***** Dane do wykorzystania
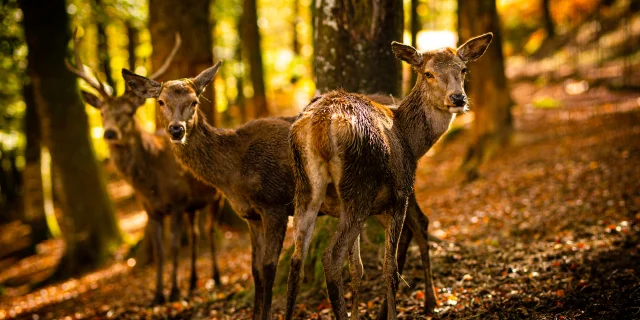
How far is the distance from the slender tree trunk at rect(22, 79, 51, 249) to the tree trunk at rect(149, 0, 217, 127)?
803 cm

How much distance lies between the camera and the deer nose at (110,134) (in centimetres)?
826

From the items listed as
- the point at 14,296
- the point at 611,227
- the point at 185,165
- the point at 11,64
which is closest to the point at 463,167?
the point at 611,227

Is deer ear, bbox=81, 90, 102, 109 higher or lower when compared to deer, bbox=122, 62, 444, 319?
higher

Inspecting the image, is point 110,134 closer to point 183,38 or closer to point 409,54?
point 183,38

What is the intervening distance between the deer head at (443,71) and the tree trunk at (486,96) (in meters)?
8.82

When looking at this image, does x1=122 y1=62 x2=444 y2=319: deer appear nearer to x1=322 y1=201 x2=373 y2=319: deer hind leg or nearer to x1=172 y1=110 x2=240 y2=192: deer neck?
x1=172 y1=110 x2=240 y2=192: deer neck

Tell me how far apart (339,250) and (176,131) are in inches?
91.2

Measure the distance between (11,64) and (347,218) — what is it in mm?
14720

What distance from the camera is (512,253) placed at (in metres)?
7.04

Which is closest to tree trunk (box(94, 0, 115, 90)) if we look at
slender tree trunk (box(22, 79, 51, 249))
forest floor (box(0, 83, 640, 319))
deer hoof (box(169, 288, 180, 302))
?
slender tree trunk (box(22, 79, 51, 249))

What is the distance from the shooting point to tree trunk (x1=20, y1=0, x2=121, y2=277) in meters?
12.6

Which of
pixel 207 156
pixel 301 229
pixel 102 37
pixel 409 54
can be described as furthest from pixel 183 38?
pixel 102 37

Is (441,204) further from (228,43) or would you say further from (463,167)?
(228,43)

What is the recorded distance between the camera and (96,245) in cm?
1303
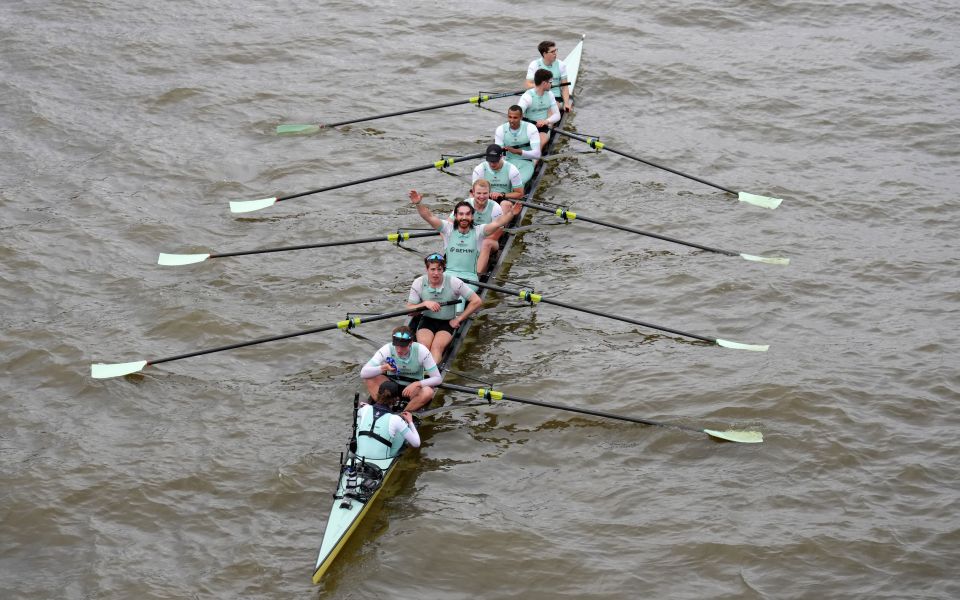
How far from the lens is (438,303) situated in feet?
37.4

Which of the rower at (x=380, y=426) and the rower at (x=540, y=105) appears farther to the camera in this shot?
the rower at (x=540, y=105)

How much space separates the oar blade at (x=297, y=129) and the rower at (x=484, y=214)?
4.70 meters

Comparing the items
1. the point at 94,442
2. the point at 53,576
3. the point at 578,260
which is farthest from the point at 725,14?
the point at 53,576

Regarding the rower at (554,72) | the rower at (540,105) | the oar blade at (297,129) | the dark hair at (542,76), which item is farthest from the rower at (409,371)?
the rower at (554,72)

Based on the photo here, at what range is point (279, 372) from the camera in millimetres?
11734

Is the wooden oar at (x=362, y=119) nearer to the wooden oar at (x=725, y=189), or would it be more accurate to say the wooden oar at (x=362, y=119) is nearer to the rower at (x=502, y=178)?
the wooden oar at (x=725, y=189)

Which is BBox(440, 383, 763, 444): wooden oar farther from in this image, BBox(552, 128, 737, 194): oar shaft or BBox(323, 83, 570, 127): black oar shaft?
BBox(323, 83, 570, 127): black oar shaft

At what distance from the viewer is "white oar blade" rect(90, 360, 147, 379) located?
11.3 meters

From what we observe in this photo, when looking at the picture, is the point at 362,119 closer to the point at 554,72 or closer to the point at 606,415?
the point at 554,72

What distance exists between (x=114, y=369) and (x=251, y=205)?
396 centimetres

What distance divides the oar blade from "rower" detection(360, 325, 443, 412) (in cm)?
730

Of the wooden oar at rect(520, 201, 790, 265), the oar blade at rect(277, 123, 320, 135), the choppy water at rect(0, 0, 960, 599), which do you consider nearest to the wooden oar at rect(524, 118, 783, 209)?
the choppy water at rect(0, 0, 960, 599)

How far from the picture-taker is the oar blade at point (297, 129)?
16.8 meters

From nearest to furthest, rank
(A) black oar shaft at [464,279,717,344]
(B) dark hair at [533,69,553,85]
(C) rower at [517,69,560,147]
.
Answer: (A) black oar shaft at [464,279,717,344] → (B) dark hair at [533,69,553,85] → (C) rower at [517,69,560,147]
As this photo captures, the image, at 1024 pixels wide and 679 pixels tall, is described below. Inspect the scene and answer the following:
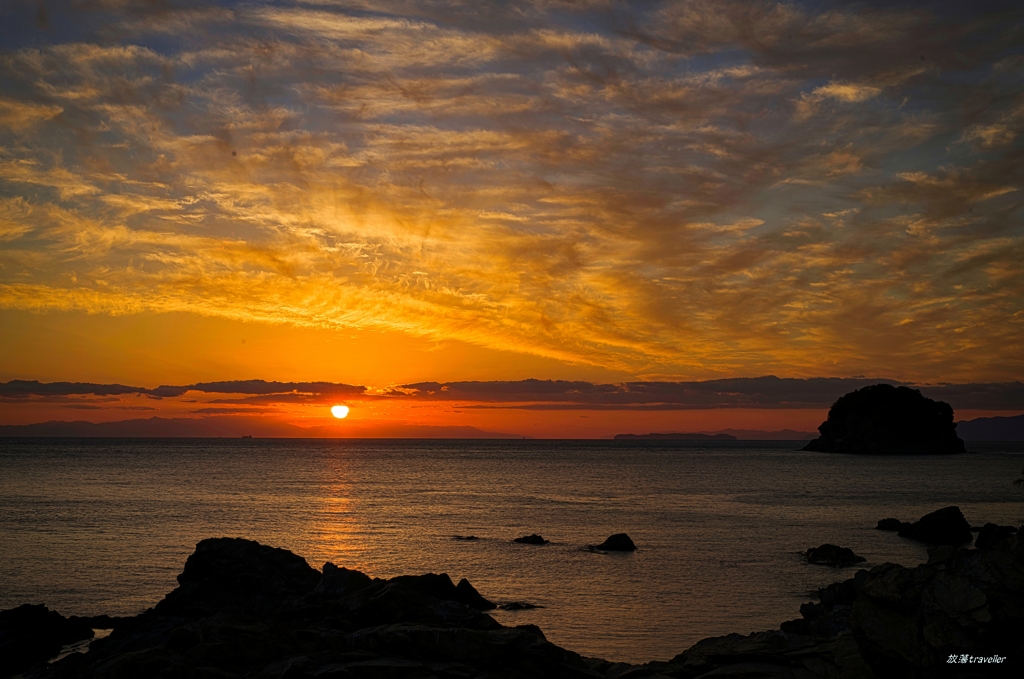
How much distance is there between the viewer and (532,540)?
180 feet

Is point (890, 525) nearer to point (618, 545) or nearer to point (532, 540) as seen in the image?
point (618, 545)

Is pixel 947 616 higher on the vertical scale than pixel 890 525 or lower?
higher

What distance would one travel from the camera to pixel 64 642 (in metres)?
27.5

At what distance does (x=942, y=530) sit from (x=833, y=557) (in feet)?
51.6

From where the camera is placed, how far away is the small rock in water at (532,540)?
179ft

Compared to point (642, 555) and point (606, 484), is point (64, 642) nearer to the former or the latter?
point (642, 555)

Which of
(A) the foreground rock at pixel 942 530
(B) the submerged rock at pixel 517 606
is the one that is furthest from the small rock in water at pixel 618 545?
(A) the foreground rock at pixel 942 530

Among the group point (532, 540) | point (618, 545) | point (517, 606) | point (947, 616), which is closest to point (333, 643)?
point (947, 616)

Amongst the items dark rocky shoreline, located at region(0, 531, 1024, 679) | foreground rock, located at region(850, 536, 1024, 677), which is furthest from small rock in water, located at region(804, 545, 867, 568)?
foreground rock, located at region(850, 536, 1024, 677)

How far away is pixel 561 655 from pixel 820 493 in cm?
9288

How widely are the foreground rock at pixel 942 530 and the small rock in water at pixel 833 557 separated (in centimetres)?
1227

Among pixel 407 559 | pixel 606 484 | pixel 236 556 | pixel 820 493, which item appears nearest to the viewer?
pixel 236 556

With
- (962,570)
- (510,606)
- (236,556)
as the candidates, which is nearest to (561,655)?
(962,570)

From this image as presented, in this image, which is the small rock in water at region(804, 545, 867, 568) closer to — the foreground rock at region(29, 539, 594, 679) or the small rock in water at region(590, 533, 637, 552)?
the small rock in water at region(590, 533, 637, 552)
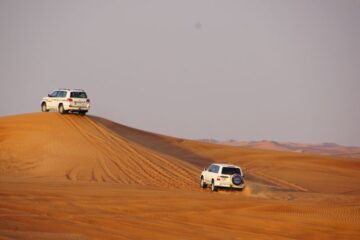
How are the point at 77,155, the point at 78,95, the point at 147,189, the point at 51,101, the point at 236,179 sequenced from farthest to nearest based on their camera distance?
the point at 51,101 → the point at 78,95 → the point at 77,155 → the point at 236,179 → the point at 147,189

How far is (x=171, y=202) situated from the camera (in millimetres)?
26109

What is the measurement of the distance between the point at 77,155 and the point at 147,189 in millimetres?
15654

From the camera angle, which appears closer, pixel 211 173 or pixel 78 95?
pixel 211 173

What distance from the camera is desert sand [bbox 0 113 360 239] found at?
1909cm

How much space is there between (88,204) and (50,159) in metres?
**********
Co zrobić :: Zmień w powyższych liniach każde „camera” na „observer”, a resztę zostaw bez zmian. Przepisz wszystkie linie, pomijając znaczniki obrazów.

Pełna odpowiedź ::
How far is the distance from the slender tree trunk at rect(22, 79, 51, 249) to the tree trunk at rect(149, 0, 217, 127)?
803 cm

How much distance lies between the observer and the deer nose at (110,134) (in centimetres)?
826

From the items listed as
- the point at 14,296
- the point at 611,227
- the point at 185,165
- the point at 11,64
which is closest to the point at 463,167?
the point at 611,227

Is deer ear, bbox=81, 90, 102, 109 higher or lower when compared to deer, bbox=122, 62, 444, 319?
higher

Inspecting the image, is point 110,134 closer to point 183,38 or closer to point 409,54?
point 183,38

What is the intervening distance between the deer head at (443,71) and the tree trunk at (486,96) (in meters)?
8.82

When looking at this image, does x1=122 y1=62 x2=444 y2=319: deer appear nearer to x1=322 y1=201 x2=373 y2=319: deer hind leg or nearer to x1=172 y1=110 x2=240 y2=192: deer neck?
x1=172 y1=110 x2=240 y2=192: deer neck

Tell me how far apart (339,250) and (176,131) are in inches?
91.2

Measure the distance between (11,64) and (347,218) — what is it in mm?
14720

What distance from the observer is (512,253) placed at (in metres)?
7.04

Which is closest to tree trunk (box(94, 0, 115, 90)) if we look at
slender tree trunk (box(22, 79, 51, 249))
forest floor (box(0, 83, 640, 319))
deer hoof (box(169, 288, 180, 302))
?
slender tree trunk (box(22, 79, 51, 249))

What is the distance from the shooting point to tree trunk (x1=20, y1=0, x2=121, y2=277) in meters?
12.6

Which of
pixel 207 156
pixel 301 229
pixel 102 37
pixel 409 54
can be described as furthest from pixel 183 38?
pixel 102 37

Is (441,204) further from (228,43) or would you say further from (463,167)?
(228,43)

What is the recorded distance between the observer and (96,245) in cm?
1303
How far from the lens is (438,303) situated in feet?
37.4

Which of the rower at (x=380, y=426) and the rower at (x=540, y=105) appears farther to the observer in this shot?
the rower at (x=540, y=105)

How much space separates the oar blade at (x=297, y=129) and the rower at (x=484, y=214)?
4.70 meters

Comparing the items
1. the point at 94,442
2. the point at 53,576
3. the point at 578,260
which is farthest from the point at 725,14?
the point at 53,576

Regarding the rower at (554,72) | the rower at (540,105) | the oar blade at (297,129) | the dark hair at (542,76), which item is farthest from the rower at (409,371)?
the rower at (554,72)

Based on the photo here, at what range is point (279, 372) from the observer in millimetres?
11734

Is the wooden oar at (x=362, y=119) nearer to the wooden oar at (x=725, y=189), or would it be more accurate to say the wooden oar at (x=362, y=119) is nearer to the rower at (x=502, y=178)?
the wooden oar at (x=725, y=189)

Which is BBox(440, 383, 763, 444): wooden oar farther from in this image, BBox(552, 128, 737, 194): oar shaft or BBox(323, 83, 570, 127): black oar shaft?
BBox(323, 83, 570, 127): black oar shaft

At what distance from the viewer is "white oar blade" rect(90, 360, 147, 379) located?
11.3 meters

From what we observe in this photo, when looking at the picture, is the point at 362,119 closer to the point at 554,72 or closer to the point at 606,415?
the point at 554,72

What distance exists between (x=114, y=369) and (x=251, y=205)?
396 centimetres

What distance divides the oar blade from "rower" detection(360, 325, 443, 412) (in cm)?
730

Of the wooden oar at rect(520, 201, 790, 265), the oar blade at rect(277, 123, 320, 135), the choppy water at rect(0, 0, 960, 599), which do you consider nearest to the wooden oar at rect(524, 118, 783, 209)?
the choppy water at rect(0, 0, 960, 599)

How far from the picture-taker is the oar blade at point (297, 129)?
16.8 meters

From nearest to furthest, rank
(A) black oar shaft at [464,279,717,344]
(B) dark hair at [533,69,553,85]
(C) rower at [517,69,560,147]
.
Answer: (A) black oar shaft at [464,279,717,344] → (B) dark hair at [533,69,553,85] → (C) rower at [517,69,560,147]
As this photo captures, the image, at 1024 pixels wide and 679 pixels tall, is described below. Inspect the scene and answer the following:
How much distance is there between the viewer and (532,540)?
180 feet

Is point (890, 525) nearer to point (618, 545) or nearer to point (532, 540) as seen in the image?
point (618, 545)

Is pixel 947 616 higher on the vertical scale than pixel 890 525 or lower?
higher

What distance would one travel from the observer to pixel 64 642 (in metres)?
27.5

At what distance does (x=942, y=530) sit from (x=833, y=557) (in feet)?
51.6

From where the observer is placed, how far away is the small rock in water at (532,540)?
179ft

Compared to point (642, 555) and point (606, 484), is point (64, 642) nearer to the former or the latter?
point (642, 555)

Which of
(A) the foreground rock at pixel 942 530
(B) the submerged rock at pixel 517 606
is the one that is furthest from the small rock in water at pixel 618 545?
(A) the foreground rock at pixel 942 530

Among the group point (532, 540) | point (618, 545) | point (517, 606) | point (947, 616), which is closest to point (333, 643)?
point (947, 616)

Amongst the items dark rocky shoreline, located at region(0, 531, 1024, 679) | foreground rock, located at region(850, 536, 1024, 677), which is furthest from small rock in water, located at region(804, 545, 867, 568)?
foreground rock, located at region(850, 536, 1024, 677)

How far away is pixel 561 655 from pixel 820 493 in cm?
9288

How widely are the foreground rock at pixel 942 530 and the small rock in water at pixel 833 557 separated (in centimetres)?
1227

Among pixel 407 559 | pixel 606 484 | pixel 236 556 | pixel 820 493, which item appears nearest to the viewer?
pixel 236 556

With
- (962,570)
- (510,606)
- (236,556)
as the candidates, which is nearest to (561,655)?
(962,570)

From this image as presented, in this image, which is the small rock in water at region(804, 545, 867, 568) closer to — the foreground rock at region(29, 539, 594, 679) or the small rock in water at region(590, 533, 637, 552)?
the small rock in water at region(590, 533, 637, 552)
How are the point at 77,155, the point at 78,95, the point at 147,189, the point at 51,101, the point at 236,179 sequenced from farthest to nearest based on their observer distance?
the point at 51,101 → the point at 78,95 → the point at 77,155 → the point at 236,179 → the point at 147,189

How far is (x=171, y=202) situated from the observer (in millimetres)?
26109

What is the measurement of the distance between the point at 77,155 and the point at 147,189 in millimetres?
15654

From the observer angle, which appears closer, pixel 211 173 or pixel 78 95?
pixel 211 173

What distance from the observer is desert sand [bbox 0 113 360 239] found at?
1909cm

How much space is there between (88,204) and (50,159) in metres?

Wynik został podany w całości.